The DBP, without notifying him and ignoring the Conditional Sale, transferred the parcels of land to the Government, through the DAR,
for the coverage of the Comprehensive Agrarian Reform Program (CARP) and immediate distribution to farmer beneficiaries;

After execution of the Deed of Conditional Sale in his favor, DBP has no more right to sell and transfer to the DAR the subject properties,
which were already previously voluntarily offered for sale by him and accepted by the DAR.

On the same day, Colarina filed his own personal complaint against the Government Service Insurance System (GSIS), LBP and the
DAR Secretary for the determination and payment of just compensation of fifteen parcels of agricultural land, docketed as SCC No.
4242.

Colarina alleged that: the said fifteen parcels of agricultural land, situated in Barrio Malaran and Lamintao, Municipality of Dimasalong
(now Uson), were mortgaged by the Associated Agricultural Activities, Inc. (AAA) to the GSIS as security for the payment of its loan;
when AAA failed to pay the loan, GSIS foreclosed the mortgage on the lands, at public auction, GSIS was the highest bidder; on May
19, 1988, certificates of sale were issued and registered in the name of GSIS; on December 8, 1988, he bought the lots from AAA;

He voluntarily offered to sell said properties to the DAR under R.A. No. 6657; on May 6, 1989, he informed GSIS of his offer to sell the
properties to the DAR; subsequently, GSIS consolidated ownership over the lots in its name; on November 5, 1990, GSIS executed a
Deed of Transfer in favor of the DAR, by virtue of which, TCT Nos. T-7882 to T-7891 were issued on December 11, 1990 in the name
the Republic of the Philippines by the Register of Deeds of Masbate; on April 16, 1991, TCT Nos.
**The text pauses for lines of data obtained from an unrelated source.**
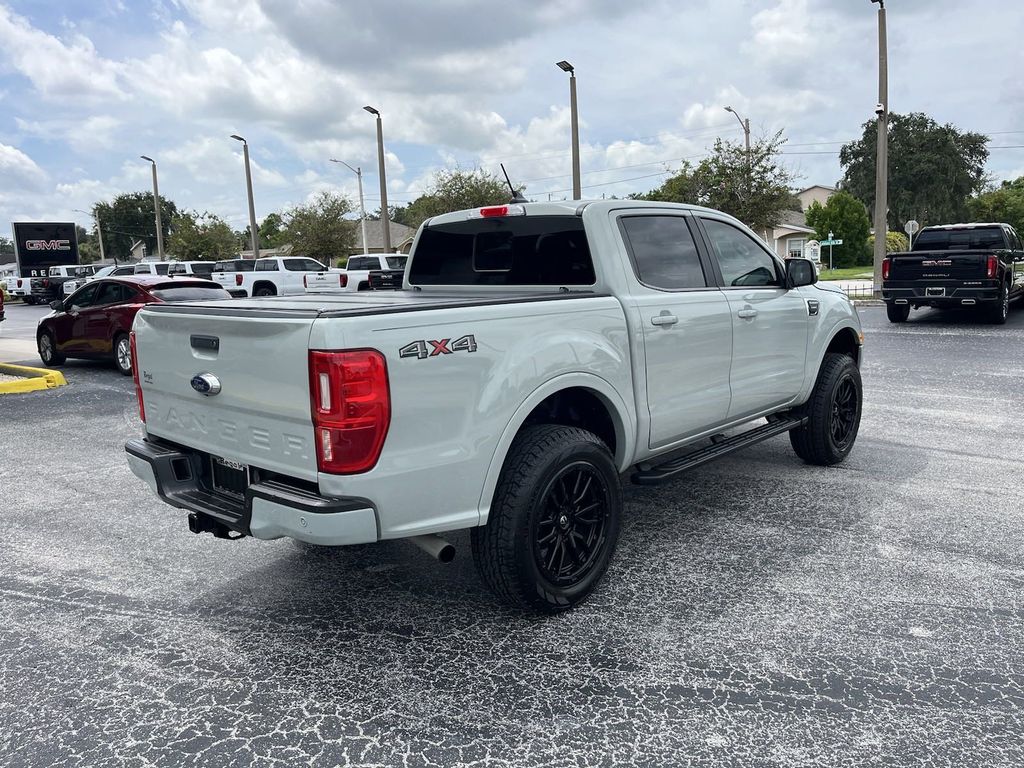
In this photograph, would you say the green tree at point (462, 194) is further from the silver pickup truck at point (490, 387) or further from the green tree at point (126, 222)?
the green tree at point (126, 222)

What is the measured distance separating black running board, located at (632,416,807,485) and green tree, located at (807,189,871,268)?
50624 millimetres

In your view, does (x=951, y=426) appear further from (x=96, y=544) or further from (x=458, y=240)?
(x=96, y=544)

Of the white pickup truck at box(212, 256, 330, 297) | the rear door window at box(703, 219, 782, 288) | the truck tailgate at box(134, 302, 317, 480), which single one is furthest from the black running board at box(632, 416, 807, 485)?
the white pickup truck at box(212, 256, 330, 297)

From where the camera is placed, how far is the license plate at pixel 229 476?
3.58 meters

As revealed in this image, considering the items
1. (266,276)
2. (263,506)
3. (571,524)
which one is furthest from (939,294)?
(266,276)

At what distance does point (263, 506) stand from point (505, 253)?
2.23 meters

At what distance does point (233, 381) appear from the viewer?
11.2 feet

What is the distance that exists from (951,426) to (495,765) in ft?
20.3

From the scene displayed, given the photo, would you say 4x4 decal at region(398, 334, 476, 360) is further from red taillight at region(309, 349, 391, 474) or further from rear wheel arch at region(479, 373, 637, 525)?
rear wheel arch at region(479, 373, 637, 525)

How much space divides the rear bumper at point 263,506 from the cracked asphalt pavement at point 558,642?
575mm

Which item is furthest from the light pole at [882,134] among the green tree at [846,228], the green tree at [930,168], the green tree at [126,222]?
the green tree at [126,222]

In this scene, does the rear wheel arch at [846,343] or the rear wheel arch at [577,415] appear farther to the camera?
the rear wheel arch at [846,343]

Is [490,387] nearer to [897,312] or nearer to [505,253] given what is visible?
[505,253]

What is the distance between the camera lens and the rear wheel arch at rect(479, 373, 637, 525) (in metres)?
3.43
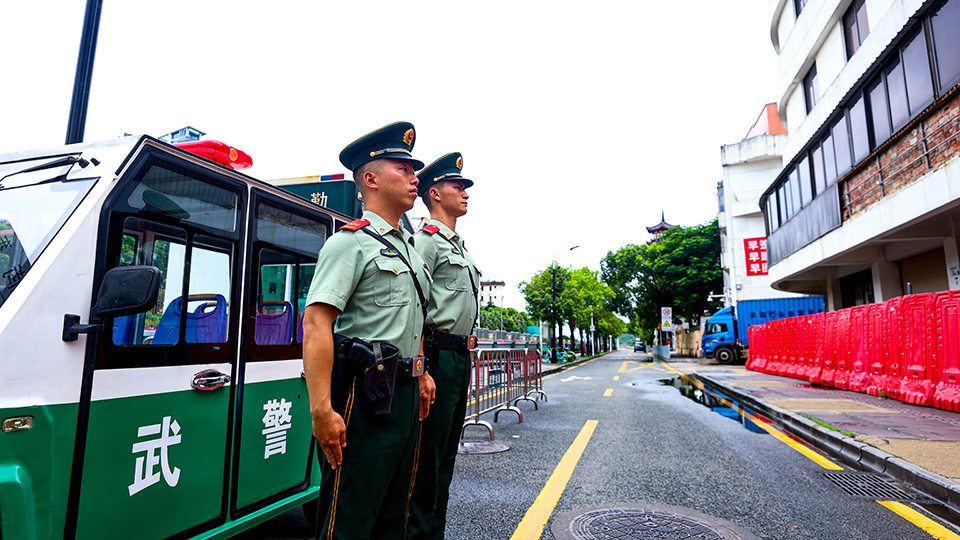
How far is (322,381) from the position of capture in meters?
1.94

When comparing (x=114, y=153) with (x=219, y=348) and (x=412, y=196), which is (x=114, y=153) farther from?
(x=412, y=196)

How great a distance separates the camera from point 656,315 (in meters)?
48.2

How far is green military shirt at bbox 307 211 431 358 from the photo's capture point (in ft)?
6.75

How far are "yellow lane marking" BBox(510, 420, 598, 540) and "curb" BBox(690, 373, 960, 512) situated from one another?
2.72 metres

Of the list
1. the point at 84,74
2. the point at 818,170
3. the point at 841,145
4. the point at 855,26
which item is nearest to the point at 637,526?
the point at 84,74

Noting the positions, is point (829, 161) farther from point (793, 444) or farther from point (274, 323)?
point (274, 323)

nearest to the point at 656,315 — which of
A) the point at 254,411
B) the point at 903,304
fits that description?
the point at 903,304

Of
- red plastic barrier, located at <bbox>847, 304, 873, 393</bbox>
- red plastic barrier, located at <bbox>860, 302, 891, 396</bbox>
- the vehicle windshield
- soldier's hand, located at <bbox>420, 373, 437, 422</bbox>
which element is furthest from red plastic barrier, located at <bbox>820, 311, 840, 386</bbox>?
the vehicle windshield

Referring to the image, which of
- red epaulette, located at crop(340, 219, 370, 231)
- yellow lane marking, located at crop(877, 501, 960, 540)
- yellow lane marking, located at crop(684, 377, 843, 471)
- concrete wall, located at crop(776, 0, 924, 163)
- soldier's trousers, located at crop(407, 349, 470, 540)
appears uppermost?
concrete wall, located at crop(776, 0, 924, 163)

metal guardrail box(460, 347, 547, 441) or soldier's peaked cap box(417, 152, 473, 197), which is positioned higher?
soldier's peaked cap box(417, 152, 473, 197)

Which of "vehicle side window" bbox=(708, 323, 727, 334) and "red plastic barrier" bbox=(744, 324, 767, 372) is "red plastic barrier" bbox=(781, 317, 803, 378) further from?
"vehicle side window" bbox=(708, 323, 727, 334)

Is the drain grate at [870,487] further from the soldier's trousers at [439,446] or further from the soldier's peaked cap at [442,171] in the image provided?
the soldier's peaked cap at [442,171]

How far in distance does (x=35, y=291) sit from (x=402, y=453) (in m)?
1.45

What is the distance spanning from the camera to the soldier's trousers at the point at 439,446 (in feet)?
8.93
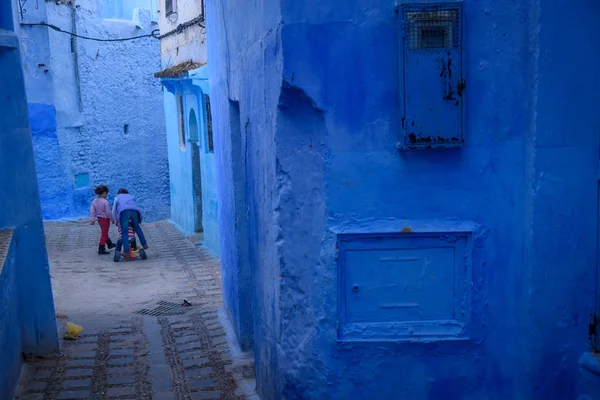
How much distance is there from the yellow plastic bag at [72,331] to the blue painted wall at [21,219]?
2.03 ft

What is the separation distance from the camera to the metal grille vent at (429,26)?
4250 millimetres

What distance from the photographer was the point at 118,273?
1186 centimetres

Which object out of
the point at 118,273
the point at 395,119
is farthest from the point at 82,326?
the point at 395,119

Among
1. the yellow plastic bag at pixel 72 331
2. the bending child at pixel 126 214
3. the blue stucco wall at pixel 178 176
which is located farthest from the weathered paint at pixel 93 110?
the yellow plastic bag at pixel 72 331

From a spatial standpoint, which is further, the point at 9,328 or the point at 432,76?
the point at 9,328

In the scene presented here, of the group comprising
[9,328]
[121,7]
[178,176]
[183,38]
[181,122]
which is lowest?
[9,328]

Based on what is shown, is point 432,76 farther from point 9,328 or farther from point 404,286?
point 9,328

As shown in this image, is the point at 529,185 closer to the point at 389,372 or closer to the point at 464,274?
the point at 464,274

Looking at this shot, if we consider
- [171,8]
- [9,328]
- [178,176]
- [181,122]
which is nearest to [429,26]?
[9,328]

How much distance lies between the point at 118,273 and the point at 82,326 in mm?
3462

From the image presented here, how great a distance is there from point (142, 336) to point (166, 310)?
3.84 ft

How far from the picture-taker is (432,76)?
4.29 meters

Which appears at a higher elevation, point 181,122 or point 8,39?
point 8,39

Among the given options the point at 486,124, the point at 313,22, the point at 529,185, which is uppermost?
the point at 313,22
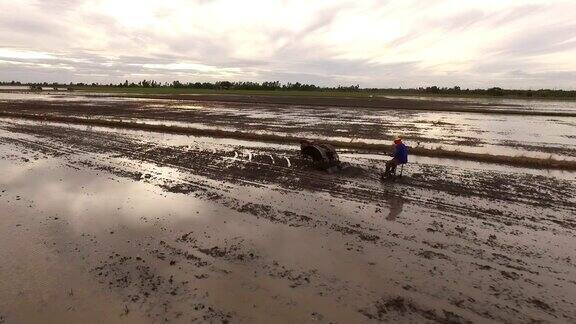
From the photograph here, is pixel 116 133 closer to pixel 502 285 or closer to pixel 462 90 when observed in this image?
pixel 502 285

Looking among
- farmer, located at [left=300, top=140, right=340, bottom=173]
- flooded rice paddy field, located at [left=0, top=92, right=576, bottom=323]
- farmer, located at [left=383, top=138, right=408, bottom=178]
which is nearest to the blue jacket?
farmer, located at [left=383, top=138, right=408, bottom=178]

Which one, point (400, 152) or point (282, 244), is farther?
point (400, 152)

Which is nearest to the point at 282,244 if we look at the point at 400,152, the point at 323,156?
the point at 400,152

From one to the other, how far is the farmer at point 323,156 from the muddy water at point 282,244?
0.75m

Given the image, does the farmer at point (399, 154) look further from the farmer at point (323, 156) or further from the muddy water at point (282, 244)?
the farmer at point (323, 156)

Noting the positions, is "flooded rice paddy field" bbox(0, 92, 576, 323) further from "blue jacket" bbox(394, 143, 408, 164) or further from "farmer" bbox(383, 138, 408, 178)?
"blue jacket" bbox(394, 143, 408, 164)

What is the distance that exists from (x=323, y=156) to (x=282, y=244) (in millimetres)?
7402

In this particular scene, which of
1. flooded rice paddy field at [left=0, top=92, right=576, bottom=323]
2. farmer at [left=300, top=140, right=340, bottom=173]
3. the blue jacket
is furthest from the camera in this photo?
farmer at [left=300, top=140, right=340, bottom=173]

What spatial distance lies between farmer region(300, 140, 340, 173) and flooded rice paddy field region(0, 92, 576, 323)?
Result: 0.59m

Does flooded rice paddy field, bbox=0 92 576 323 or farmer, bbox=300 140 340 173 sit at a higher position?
farmer, bbox=300 140 340 173

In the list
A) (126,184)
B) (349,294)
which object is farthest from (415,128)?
(349,294)

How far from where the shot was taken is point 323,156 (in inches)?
627

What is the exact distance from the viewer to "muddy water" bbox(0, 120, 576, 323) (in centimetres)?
659

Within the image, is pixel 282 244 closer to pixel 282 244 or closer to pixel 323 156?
pixel 282 244
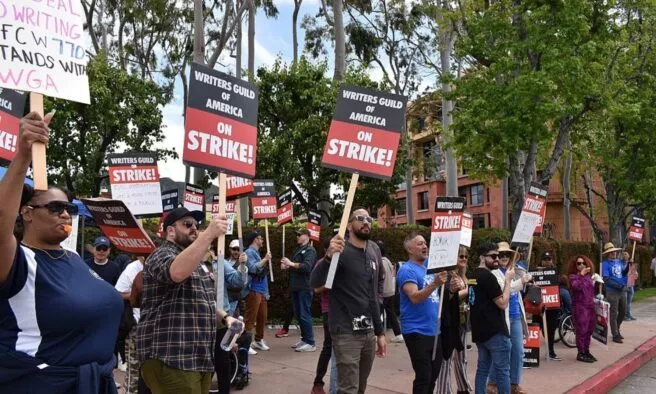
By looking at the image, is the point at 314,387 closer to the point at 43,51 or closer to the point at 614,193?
the point at 43,51

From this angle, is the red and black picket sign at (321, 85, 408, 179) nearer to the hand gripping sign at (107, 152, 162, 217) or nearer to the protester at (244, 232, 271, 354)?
the hand gripping sign at (107, 152, 162, 217)

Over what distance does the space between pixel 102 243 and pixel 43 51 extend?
487 centimetres

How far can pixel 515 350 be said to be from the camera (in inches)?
269

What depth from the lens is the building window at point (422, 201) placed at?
180 ft

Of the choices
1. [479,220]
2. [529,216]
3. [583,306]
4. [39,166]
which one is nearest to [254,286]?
[529,216]

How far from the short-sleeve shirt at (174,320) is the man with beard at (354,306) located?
4.66ft

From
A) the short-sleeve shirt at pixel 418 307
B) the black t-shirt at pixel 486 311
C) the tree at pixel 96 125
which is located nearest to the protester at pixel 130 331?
the short-sleeve shirt at pixel 418 307

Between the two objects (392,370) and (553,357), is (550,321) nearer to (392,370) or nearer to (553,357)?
(553,357)

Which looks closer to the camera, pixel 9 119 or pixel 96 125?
pixel 9 119

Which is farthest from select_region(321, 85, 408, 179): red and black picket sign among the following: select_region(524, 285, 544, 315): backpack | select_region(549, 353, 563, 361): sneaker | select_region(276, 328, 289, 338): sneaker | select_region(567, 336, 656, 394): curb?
select_region(276, 328, 289, 338): sneaker

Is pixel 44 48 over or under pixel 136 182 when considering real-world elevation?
over

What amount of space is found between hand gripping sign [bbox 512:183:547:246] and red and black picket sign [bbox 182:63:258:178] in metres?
4.34

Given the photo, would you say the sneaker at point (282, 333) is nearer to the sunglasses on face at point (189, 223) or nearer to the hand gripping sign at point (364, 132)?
the hand gripping sign at point (364, 132)

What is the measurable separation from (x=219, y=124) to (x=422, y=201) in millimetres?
51864
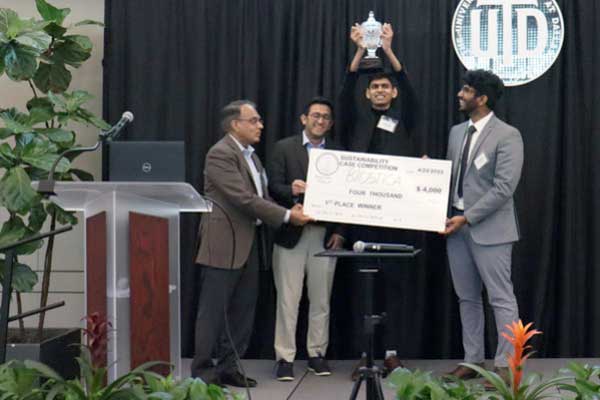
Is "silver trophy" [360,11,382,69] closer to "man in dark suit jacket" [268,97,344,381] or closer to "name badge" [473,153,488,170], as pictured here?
"man in dark suit jacket" [268,97,344,381]

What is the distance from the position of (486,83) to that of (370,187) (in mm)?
866

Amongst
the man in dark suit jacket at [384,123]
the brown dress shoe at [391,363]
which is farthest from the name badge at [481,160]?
the brown dress shoe at [391,363]

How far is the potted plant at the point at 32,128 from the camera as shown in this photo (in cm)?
455

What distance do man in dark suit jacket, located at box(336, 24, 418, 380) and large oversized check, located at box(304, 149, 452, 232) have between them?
0.93 feet

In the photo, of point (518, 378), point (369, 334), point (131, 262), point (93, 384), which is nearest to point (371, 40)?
point (369, 334)

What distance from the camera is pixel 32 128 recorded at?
4906 millimetres

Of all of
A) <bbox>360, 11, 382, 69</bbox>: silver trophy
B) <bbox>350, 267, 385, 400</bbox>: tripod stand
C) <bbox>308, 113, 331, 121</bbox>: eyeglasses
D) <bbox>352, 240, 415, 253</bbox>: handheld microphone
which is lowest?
<bbox>350, 267, 385, 400</bbox>: tripod stand

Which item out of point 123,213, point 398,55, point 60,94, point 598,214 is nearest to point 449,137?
point 398,55

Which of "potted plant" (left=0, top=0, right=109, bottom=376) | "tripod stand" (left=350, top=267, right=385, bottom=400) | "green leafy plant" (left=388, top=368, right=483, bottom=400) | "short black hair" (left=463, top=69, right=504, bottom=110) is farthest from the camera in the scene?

T-94 to T-103 were issued in the
names of farmer beneficiaries; despite repeated demands, the LBP and the DAR refused to determine and pay the just compensation
for the lots.

Both cases were raffled to RTC, Masbate, Branch 48.

In separate Answers in SCC No. 4243, respondents DBP, LBP and the DAR Secretary commonly averred that petitioner has no cause of
action since he was never the owner of the properties under TCT Nos. T-6176 and T-6177 because DBP rescinded the Deed of
Conditional Sale for nonpayment of the purchase price.

On the other hand, in separate Answers in SCC No. 4242, respondents GSIS, LBP and DAR Secretary contend that Colarina has no cause
of action since he is not the owner of the lands he voluntarily offered for CARP coverage; he only bought from AAA the right to redeem
the property and he failed to exercise such right on May 19, 1989, within the one-year period allowed by the law.

Without any order of the RTC expressly consolidating SCC No. 4242 and No. 4243, a notice of hearing of both cases was sent to the
parties by the clerk of the RTC. In an Order dated November 16, 1994, the RTC terminated the pre-trial in both cases.

The RTC Dismissed SCC 4242 and 4243

The CA affirmed in toto the RTC order. The Petitioner filed a MR, but was denied.

ISSUE: Whether the RTC erred in moto proprio consolidating both cases (SCC 4242 and 4243) without an order for consolidation?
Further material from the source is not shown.